If Teddy can just get Fuller to admit that she is an alien who is here to kill them all, he will have a sense of vindication. All of the time he has put into his research will be worth it because he will become a hero. But Fuller won’t do it. She authoritatively lectures him about the dangers of the internet in this mental state and what kind of consequences he would face if caught. She uses her polished corporate language to spin everything Teddy mentions. But Teddy believes the fate of the world lies on his shoulders, so no amount of dialoguing will change his mind.

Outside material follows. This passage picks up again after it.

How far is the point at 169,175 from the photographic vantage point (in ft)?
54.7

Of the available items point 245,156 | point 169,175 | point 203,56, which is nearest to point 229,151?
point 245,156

As the film progresses, the audience loses any semblance of which side is “right”. Both characters have become progressively threatening and their standoff intensifies. Teddy is willing to torture the truth out of Fuller, but simultaneously feels like a misled victim of the system. Fuller is literally the victim in this situation, but possibly is an alien here to kill us all. The confidence each of them has leads the audience to falter in their beliefs every few minutes.

After the tension builds as Teddy and Fuller act as immoveable objects in their stubbornness, the plot erupts as they collide. Both serve as such a powerful force there are bound to be casualties.

Stylistically, Bugonia is beautifully done. Shockingly close-up shots of Fuller are used to show her collectedness and command, while profile shots are used to emphasize Teddy’s power over Fuller, often showing him standing over her sitting. The visuals are extreme, using Fuller’s pristine glass house to contrast Teddy’s run-down cluttered living space and the serenity of Teddy’s beehive outside to contrast the grimy lair he has in his basement.

Bugonia depicts the different world someone as rich as Fuller lives in from the one someone as poor as Teddy lives in. The places Fuller falters in the most are when she attempts to level with Teddy as she learns the hardships he has been through. She spends her time giving press conferences to talk down the amount of damage her company is doing, while Teddy sits at his sick mother’s bedside, resenting Fuller’s company. The class system does not only refer to the amount of monetary wealth people have, but also the privilege that comes with it.